# Dynamic Programming - Matrix-chain Multiplication

### Chained Matrix Multiplication

• Problem: Given a series of $n$ arrays (of appropriate sizes) to multiply: $\color{WildStrawberry}{A_1\times A_2\times\dots\times A_n}$
• Determine where to place parentheses to minimize the number of multiplications.

• Multiplying an $i\times j$ array with a $j\times k$ array takes $i\times j\times k$ array

• Matrix multiplication is associative, so all placements give same result

### Matrix Chain Multiplication: Introduction

• Problem: Given a sequence of matrices $A_1, A_2, \dots, A_n$, insert parentheses so that the product of the matrices, in order, is unambiguous and needs the minimal number of multiplication

• Assume that the matrix dimensions allow multiplication, in order

• Matrix multiplication is associative: $A_1(A_2 A_3) = (A_1 A_2)A_3$

• A product is unambiguous if no factor is multiplied on both the left and the right and all factors are either a single matrix or an unambiguous product (in parentheses)

== Stated goal 1 ==
In the matrix-chain multiplication page, what property of matrix multiplication makes every placement of parentheses give the same result?
== Stated goal 2 ==
Reproduce the matrix-chain multiplication page from "# Dynamic Programming" to "number of multiplications.".

(Dataset rows)
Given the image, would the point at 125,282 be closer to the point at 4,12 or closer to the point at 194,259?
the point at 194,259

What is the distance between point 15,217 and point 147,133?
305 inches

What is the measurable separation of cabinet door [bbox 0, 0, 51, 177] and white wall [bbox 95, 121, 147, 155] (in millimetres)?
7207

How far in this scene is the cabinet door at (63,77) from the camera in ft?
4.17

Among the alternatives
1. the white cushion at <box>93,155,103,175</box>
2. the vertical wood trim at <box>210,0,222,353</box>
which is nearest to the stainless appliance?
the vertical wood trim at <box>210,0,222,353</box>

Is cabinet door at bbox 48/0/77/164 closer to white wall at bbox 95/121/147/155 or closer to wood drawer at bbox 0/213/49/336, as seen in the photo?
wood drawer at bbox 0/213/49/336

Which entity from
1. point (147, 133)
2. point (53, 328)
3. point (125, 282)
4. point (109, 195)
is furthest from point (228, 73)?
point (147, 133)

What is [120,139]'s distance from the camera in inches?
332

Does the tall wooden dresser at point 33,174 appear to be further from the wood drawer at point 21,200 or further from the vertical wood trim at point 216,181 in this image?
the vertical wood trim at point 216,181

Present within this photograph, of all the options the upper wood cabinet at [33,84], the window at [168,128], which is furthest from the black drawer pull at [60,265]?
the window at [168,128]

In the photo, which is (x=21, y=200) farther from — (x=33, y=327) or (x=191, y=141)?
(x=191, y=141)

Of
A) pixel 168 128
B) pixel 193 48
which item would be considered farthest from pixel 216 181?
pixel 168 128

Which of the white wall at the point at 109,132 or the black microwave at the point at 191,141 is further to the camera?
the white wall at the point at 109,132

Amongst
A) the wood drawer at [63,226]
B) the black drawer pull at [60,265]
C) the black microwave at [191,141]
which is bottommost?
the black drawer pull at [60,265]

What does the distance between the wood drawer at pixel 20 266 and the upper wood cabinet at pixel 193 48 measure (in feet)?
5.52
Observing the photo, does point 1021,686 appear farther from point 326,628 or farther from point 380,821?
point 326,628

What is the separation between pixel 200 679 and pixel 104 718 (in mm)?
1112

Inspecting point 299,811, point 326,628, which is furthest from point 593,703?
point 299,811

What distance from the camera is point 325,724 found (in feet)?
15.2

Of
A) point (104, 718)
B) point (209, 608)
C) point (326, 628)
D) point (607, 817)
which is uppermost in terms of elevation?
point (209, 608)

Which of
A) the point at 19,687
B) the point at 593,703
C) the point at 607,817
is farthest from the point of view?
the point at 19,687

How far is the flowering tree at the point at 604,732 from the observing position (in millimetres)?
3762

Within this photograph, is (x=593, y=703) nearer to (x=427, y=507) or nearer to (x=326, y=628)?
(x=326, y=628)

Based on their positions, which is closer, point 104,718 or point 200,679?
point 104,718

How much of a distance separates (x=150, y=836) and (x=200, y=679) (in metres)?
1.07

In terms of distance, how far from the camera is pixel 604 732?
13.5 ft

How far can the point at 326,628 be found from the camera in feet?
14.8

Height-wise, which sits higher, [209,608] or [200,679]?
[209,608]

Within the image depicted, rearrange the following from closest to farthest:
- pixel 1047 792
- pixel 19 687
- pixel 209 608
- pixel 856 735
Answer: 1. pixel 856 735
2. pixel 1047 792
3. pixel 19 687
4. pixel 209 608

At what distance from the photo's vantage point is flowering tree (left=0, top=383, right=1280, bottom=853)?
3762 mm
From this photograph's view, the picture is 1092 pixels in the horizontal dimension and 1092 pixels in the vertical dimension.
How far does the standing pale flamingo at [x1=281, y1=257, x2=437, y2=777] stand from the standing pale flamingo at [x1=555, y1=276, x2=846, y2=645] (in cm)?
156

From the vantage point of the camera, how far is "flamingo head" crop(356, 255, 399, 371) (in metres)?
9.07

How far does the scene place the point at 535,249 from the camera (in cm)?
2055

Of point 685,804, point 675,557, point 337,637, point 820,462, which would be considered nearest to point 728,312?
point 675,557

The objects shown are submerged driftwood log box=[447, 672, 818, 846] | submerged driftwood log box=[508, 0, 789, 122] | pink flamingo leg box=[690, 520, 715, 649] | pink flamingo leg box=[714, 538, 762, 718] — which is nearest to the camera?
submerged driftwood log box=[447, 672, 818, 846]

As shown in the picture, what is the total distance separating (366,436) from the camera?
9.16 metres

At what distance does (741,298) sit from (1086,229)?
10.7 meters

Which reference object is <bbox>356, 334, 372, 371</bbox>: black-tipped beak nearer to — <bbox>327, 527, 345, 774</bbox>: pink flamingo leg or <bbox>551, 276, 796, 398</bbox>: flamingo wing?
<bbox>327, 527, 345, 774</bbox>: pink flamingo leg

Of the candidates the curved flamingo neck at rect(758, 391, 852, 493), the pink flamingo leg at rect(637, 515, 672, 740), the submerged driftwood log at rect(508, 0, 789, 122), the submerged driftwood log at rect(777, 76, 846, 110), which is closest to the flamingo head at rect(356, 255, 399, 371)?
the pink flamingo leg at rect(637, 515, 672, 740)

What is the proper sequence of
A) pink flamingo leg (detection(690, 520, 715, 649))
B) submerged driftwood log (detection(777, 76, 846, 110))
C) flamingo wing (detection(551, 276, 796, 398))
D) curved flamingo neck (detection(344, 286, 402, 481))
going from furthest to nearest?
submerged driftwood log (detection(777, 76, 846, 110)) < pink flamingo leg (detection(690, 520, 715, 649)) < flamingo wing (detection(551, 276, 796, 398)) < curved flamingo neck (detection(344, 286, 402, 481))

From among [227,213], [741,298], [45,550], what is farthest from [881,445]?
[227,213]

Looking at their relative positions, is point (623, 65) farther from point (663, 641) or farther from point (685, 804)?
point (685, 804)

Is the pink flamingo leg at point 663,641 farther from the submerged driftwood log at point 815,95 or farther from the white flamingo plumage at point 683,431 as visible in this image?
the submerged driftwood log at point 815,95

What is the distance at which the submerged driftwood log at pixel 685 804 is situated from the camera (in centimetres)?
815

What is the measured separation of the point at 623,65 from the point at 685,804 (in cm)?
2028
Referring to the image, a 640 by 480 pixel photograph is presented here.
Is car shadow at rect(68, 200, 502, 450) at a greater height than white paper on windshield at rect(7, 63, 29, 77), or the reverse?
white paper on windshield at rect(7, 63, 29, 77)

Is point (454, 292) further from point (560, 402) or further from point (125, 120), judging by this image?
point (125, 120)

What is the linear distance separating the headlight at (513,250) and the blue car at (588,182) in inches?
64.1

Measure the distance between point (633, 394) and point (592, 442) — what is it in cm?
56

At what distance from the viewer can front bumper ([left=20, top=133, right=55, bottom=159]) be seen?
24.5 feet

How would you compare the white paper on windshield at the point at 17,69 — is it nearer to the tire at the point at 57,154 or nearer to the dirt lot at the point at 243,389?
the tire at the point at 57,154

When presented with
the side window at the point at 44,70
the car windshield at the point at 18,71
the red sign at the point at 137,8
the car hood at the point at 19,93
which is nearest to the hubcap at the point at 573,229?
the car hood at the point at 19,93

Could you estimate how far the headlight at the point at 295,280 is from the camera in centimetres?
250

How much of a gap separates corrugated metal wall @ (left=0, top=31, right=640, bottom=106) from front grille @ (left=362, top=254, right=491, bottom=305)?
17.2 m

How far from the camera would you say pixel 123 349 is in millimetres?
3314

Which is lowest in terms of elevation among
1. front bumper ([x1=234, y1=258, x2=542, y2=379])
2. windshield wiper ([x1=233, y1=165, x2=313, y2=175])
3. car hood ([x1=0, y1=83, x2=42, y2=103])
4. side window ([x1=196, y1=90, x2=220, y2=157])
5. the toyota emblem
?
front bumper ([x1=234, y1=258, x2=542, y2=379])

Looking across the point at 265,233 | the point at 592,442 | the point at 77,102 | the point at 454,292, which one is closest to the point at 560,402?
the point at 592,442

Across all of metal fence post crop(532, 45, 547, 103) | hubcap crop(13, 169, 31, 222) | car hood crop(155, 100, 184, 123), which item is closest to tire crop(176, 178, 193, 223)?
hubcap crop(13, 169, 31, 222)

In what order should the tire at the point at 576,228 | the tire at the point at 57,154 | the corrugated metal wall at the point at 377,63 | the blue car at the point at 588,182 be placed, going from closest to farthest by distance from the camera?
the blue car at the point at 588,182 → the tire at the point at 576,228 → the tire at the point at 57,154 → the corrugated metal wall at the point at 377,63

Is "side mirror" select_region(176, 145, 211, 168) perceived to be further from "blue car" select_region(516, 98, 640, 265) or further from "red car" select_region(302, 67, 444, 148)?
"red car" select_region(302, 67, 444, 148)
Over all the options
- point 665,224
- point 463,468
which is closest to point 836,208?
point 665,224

== Written solution 1 ==
Matrix multiplication is associative.

== Written solution 2 ==
# Dynamic Programming - Matrix-chain Multiplication

### Chained Matrix Multiplication

• Problem: Given a series of $n$ arrays (of appropriate sizes) to multiply: $\color{WildStrawberry}{A_1\times A_2\times\dots\times A_n}$
• Determine where to place parentheses to minimize the number of multiplications.